第1,2点根据开发的习惯,都可以避免使用,但显式事务有时却不得不用,也做一个测试。

为了效果明显,我将一个不相干的实例,分配同一个hostgroup_id,权重1:1

-- [session 1] 
(ecdba@10.0.100.36:6033) [(none)]> select * from db0.tbl_0;
+-----+----------+--------+
| fid | username | corpid |
+-----+----------+--------+
|   1 | db0 aa   |      0 |
|   2 | db0 aa   |     16 |
|   3 | db0 aa   |     32 |
+-----+----------+--------+

(ecdba@10.0.100.36:6033) [(none)]> select * from db0.tbl_0;
ERROR 1146 (42S02): Table 'db0.tbl_0' doesn't exist

(ecdba@10.0.100.36:6033) [(none)]> begin;  -- 开启一个事务
(ecdba@10.0.100.36:6033) [(none)]> select * from db0.tbl_0;
+-----+----------+--------+
| fid | username | corpid |
+-----+----------+--------+
|   1 | db0 aa   |      0 |
|   2 | db0 aa   |     16 |
|   3 | db0 aa   |     32 |
+-----+----------+--------+

(ecdba@10.0.100.36:6033) [(none)]> select * from db0.tbl_0;
ERROR 1146 (42S02): Table 'db0.tbl_0' doesn't exist

这就尴尬了,明显是在同一个事务里面,后端依然请求了多个backend。设置 transaction_persistent :

-- [session 2] 
(admin@127.0.0.1:6032) [(none)]> update mysql_users set transaction_persistent=1 where username='ecdba';
(admin@127.0.0.1:6032) [(none)]> load mysql users to run;

-- [session 1] 
(ecdba@10.0.100.36:6033) [(none)]> begin;
Query OK, 0 rows affected (0.00 sec)

(ecdba@10.0.100.36:6033) [(none)]> select * from db0.tbl_0;
+-----+----------+--------+
| fid | username | corpid |
+-----+----------+--------+
|   1 | db0 aa   |      0 |
|   2 | db0 aa   |     16 |
|   3 | db0 aa   |     32 |
+-----+----------+--------+

反复执行多次还是上面的结果。 看到到后端连接的情况:
-- [session 2] 
(admin@127.0.0.1:6032) [(none)]> select * from stats_mysql_processlist;
+----------+-----------+-------+--------------------+-------------+----------+-----------+-------------+------------+--------------+----------+---------+---------+------+
| ThreadID | SessionID | user  | db                 | cli_host    | cli_port | hostgroup | l_srv_host  | l_srv_port | srv_host     | srv_port | command | time_ms | info |
+----------+-----------+-------+--------------------+-------------+----------+-----------+-------------+------------+--------------+----------+---------+---------+------+
| 3        | 73        | ecdba | information_schema | 10.0.100.34 | 45030    | 100       | 10.0.100.36 | 6057       | 10.0.100.100 | 3307     | Sleep   | 43046   |      |
+----------+-----------+-------+--------------------+-------------+----------+-----------+-------------+------------+--------------+----------+---------+---------+------+
1 row in set (0.00 sec)

看到用户的 transaction_persistent 属性可以保证在同一个事务内的所有sql,都发向后端同一个db实例。如果它为0,同时一个hostgroup有多个可用slave,可能由于不同从库的延迟不一样,而查到不一致的数据。
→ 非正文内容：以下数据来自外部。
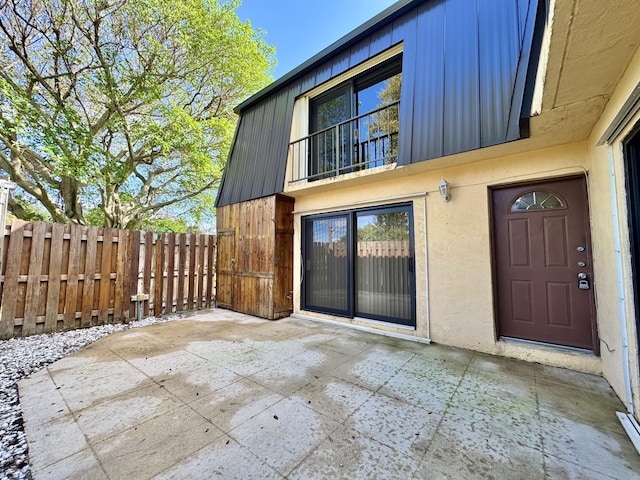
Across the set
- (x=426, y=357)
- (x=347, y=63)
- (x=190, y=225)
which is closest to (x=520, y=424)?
(x=426, y=357)

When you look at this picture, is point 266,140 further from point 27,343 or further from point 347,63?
point 27,343

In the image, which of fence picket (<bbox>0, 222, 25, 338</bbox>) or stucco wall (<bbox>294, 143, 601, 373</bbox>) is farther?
fence picket (<bbox>0, 222, 25, 338</bbox>)

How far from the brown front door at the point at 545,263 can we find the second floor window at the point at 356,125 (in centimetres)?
189

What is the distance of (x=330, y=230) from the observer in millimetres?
4840

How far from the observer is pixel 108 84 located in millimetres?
6445

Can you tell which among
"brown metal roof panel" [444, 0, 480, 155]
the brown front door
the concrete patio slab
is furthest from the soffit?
the concrete patio slab

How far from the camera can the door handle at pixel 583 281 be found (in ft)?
9.00

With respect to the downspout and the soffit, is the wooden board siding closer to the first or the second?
the soffit

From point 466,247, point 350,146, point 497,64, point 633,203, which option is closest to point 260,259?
point 350,146

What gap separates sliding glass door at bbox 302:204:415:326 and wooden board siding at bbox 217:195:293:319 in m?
0.43

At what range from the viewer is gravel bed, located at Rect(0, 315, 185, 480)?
1.45 metres

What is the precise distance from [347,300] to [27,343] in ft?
15.2

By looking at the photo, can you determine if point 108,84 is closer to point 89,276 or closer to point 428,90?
point 89,276

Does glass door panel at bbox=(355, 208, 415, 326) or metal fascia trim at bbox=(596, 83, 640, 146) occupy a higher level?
metal fascia trim at bbox=(596, 83, 640, 146)
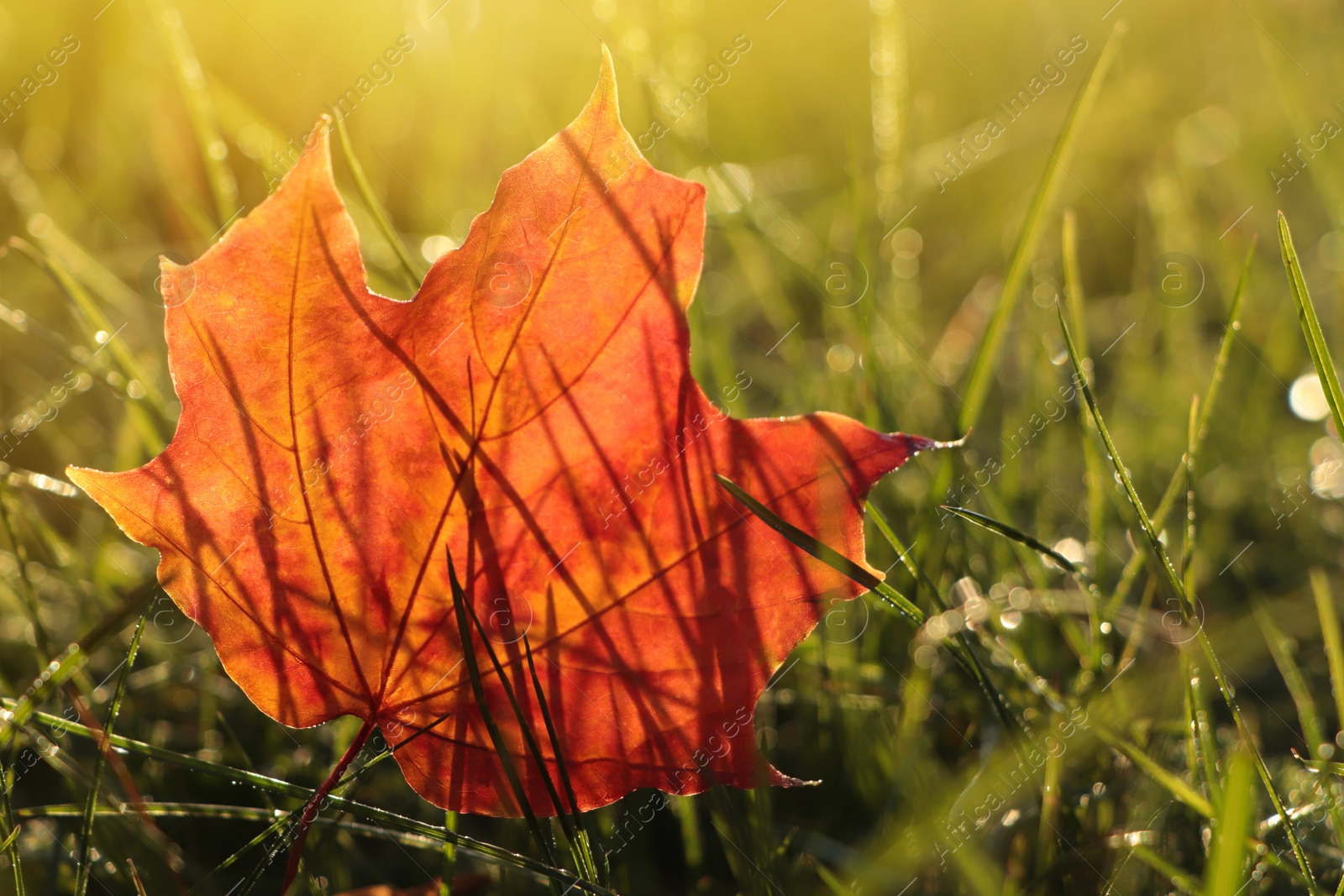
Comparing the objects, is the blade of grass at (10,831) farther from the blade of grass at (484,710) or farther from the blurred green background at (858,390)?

transaction_persistent=1 时还注意一下隐藏的一点点细节,begin 开启事务后,事务内所有语句包括select,都路由到了主库,这是因为 begin 匹配规则选择的是主库,后续的查询都跟着走;而 transaction_persistent=0 时 bgein 由于路由规则作用,也发到了主库,但后续的select,update等是不受它约束,继续根据路由规则走。在 非 master-master 模式下,事务还是安全的。

3.1 autocommit 会话变量 (验证4)

第 4 点略微有些复杂,开始之前先引用一段作者针对 issue #653 的回复:(不完全翻译)

ProxySQL doesn’t track user variable
ProxySQL不会记录 用户变量,当proxysql识别到 set @variable1 = 67 语句时,会自动禁用连接复用(disable multiplexing),并根据路由规则选择后端节点(通常是写节点),执行完成后,连接不会放回连接池,直到disconnect。

ProxySQL tracks some session variables
ProxySQL会记录 会话变量,“记录” 的意思是,proxysql接收到这些会话变量后,不会马上从后端连接池去拿连接然后 set xxx (因为还没有足够的信息知道拿哪个用户哪个db的连接),而是在当前连接保存起来,等待下一个查询命令,然后一起发送到到后端。use dbname就是这样处理的。 当前,记录的只有 autocommit 和字符集变量、timezone。比如执行sql前发送一个 set autocommit=1,proxysql会马上返回一个 OK,代表它知道应用端设置了自动提交,等真正的dml请求过来时,它将与后端拿到的连接比较autocommit是否匹配,不匹配则先set再执行dml。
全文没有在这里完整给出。